• BRIEF: Search the listing for the string "EVOpanOmics". Copy every line that has it.

• DATA SHOWN:

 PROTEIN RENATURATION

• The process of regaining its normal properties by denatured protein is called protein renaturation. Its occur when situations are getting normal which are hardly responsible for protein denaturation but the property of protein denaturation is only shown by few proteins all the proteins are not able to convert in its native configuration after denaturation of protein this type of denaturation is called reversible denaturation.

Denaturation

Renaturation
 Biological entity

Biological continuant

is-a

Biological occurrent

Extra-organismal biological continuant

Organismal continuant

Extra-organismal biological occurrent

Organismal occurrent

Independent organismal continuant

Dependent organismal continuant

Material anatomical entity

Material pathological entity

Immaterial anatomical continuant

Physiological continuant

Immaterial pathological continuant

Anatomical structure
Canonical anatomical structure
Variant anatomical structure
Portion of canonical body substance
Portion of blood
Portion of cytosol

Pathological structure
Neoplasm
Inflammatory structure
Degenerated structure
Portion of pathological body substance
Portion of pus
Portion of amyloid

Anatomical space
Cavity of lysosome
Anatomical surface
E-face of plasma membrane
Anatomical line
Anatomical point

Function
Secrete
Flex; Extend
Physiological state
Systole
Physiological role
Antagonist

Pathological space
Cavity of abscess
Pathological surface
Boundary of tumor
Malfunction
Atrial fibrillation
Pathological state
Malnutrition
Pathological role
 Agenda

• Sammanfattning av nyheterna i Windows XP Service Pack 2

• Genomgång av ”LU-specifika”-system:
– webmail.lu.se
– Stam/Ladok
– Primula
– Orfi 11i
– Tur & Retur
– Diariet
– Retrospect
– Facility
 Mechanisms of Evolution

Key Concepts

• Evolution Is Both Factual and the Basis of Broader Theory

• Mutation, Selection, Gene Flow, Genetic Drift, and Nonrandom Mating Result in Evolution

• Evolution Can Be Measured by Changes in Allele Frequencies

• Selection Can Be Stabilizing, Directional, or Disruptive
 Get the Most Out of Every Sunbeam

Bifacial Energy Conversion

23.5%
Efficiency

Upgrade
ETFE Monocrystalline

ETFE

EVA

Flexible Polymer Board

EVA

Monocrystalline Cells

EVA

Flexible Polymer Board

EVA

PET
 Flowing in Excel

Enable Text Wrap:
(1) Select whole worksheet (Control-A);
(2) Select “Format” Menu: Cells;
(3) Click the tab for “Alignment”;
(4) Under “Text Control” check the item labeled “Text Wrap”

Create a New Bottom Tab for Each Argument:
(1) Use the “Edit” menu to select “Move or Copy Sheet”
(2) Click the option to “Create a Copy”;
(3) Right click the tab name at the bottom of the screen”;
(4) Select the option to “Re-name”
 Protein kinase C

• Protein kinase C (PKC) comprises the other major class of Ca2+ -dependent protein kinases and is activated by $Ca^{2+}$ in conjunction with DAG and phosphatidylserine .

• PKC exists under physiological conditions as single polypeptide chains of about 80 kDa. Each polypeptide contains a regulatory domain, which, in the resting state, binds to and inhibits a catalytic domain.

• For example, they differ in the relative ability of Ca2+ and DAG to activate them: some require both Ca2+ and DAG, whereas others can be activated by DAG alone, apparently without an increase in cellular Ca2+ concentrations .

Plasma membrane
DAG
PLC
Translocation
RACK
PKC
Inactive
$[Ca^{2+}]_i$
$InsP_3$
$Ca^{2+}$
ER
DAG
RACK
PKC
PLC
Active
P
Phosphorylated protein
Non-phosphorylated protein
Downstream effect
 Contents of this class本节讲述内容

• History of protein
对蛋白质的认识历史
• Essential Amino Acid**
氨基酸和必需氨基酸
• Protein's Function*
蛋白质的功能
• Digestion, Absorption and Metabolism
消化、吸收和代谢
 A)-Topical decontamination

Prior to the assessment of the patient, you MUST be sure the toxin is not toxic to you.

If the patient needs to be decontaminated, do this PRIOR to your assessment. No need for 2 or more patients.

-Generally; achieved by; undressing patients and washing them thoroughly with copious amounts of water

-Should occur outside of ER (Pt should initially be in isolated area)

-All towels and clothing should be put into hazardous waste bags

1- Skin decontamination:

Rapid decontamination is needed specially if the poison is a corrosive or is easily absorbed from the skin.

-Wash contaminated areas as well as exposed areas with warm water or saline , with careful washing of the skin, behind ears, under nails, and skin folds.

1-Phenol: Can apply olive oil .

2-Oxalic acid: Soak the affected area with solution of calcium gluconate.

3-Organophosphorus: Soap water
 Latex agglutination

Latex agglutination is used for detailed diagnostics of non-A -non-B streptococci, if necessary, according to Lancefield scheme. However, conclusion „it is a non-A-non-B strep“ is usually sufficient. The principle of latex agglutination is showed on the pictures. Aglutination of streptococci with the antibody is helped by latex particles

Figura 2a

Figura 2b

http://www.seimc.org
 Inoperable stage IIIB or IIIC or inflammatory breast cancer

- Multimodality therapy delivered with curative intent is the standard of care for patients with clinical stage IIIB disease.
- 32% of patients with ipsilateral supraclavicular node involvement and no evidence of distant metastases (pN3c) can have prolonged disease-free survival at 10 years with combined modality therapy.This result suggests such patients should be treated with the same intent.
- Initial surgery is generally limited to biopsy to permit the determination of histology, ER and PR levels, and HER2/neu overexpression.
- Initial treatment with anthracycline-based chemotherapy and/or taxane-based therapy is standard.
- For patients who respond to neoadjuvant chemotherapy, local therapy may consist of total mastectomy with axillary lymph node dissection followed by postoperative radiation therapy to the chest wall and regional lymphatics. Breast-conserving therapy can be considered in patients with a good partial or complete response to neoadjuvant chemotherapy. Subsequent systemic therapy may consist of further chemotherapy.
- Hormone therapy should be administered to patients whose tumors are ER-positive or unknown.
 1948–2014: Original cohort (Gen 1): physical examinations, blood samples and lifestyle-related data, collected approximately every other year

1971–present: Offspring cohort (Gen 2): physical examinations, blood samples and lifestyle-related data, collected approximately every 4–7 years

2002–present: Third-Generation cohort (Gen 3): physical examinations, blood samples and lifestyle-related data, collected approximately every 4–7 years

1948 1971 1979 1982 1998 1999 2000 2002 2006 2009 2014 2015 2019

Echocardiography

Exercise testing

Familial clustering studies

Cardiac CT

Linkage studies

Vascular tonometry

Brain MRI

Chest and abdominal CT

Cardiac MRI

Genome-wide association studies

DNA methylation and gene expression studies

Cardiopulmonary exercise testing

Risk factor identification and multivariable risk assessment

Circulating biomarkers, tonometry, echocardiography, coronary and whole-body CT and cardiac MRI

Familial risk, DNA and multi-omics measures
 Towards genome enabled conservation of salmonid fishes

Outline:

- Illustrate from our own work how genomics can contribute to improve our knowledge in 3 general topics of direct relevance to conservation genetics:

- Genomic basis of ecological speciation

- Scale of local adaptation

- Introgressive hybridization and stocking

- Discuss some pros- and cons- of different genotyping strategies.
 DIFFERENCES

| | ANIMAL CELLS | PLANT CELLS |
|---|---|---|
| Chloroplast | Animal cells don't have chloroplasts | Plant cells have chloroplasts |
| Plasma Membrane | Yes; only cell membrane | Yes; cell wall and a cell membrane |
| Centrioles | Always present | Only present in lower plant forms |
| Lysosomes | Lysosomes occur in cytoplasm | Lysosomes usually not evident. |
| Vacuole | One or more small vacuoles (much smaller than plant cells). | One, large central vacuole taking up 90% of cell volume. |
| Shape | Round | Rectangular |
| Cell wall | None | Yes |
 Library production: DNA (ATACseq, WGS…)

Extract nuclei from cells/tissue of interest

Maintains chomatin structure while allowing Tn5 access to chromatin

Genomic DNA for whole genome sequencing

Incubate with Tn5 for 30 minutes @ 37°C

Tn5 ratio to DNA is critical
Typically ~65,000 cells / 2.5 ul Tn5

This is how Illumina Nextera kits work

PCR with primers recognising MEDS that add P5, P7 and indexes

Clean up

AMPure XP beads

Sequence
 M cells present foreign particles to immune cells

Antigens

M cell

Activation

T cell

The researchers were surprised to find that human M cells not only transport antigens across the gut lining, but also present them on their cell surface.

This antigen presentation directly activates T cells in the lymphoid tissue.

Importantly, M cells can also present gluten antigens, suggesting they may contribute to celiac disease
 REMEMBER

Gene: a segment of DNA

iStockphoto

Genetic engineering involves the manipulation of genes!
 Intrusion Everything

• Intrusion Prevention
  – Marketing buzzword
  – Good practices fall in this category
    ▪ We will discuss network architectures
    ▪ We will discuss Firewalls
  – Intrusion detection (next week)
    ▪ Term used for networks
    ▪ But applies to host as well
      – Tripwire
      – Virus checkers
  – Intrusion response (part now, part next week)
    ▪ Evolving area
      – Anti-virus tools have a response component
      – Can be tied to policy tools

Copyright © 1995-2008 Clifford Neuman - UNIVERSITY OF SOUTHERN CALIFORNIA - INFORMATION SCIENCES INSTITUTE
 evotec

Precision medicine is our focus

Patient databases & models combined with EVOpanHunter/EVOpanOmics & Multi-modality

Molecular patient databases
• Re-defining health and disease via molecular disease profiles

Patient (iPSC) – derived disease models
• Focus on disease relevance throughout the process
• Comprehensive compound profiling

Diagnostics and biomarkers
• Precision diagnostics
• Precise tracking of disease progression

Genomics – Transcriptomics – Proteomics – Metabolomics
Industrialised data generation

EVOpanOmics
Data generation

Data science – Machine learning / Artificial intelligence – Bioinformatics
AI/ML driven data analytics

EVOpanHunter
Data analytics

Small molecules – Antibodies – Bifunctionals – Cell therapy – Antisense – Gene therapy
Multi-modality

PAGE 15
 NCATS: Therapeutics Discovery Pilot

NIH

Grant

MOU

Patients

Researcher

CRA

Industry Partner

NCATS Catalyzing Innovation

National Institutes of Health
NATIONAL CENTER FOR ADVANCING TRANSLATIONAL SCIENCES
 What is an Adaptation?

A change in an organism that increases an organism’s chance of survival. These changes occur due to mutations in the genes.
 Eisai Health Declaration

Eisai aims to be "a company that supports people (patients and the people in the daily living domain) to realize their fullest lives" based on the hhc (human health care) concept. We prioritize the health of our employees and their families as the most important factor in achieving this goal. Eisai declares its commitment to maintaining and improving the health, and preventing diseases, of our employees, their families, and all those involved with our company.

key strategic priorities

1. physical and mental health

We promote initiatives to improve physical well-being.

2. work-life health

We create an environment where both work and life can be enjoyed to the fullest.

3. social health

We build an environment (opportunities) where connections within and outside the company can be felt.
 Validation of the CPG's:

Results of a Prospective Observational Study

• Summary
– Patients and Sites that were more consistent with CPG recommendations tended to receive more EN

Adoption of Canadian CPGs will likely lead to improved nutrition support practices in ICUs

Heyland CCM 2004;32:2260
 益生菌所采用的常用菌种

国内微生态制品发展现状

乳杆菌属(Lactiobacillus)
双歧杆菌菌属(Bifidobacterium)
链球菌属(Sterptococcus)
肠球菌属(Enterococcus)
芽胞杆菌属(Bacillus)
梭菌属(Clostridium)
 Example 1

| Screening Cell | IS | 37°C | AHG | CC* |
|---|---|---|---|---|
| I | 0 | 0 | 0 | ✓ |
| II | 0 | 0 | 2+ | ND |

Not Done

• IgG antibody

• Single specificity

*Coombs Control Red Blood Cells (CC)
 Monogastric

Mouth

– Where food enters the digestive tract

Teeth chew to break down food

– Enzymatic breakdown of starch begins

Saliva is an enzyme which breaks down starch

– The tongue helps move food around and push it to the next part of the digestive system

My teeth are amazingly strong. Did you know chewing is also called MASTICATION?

• REPLY:
Patient databases & models combined with EVOpanHunter/EVOpanOmics & Multi-modality
EVOpanOmics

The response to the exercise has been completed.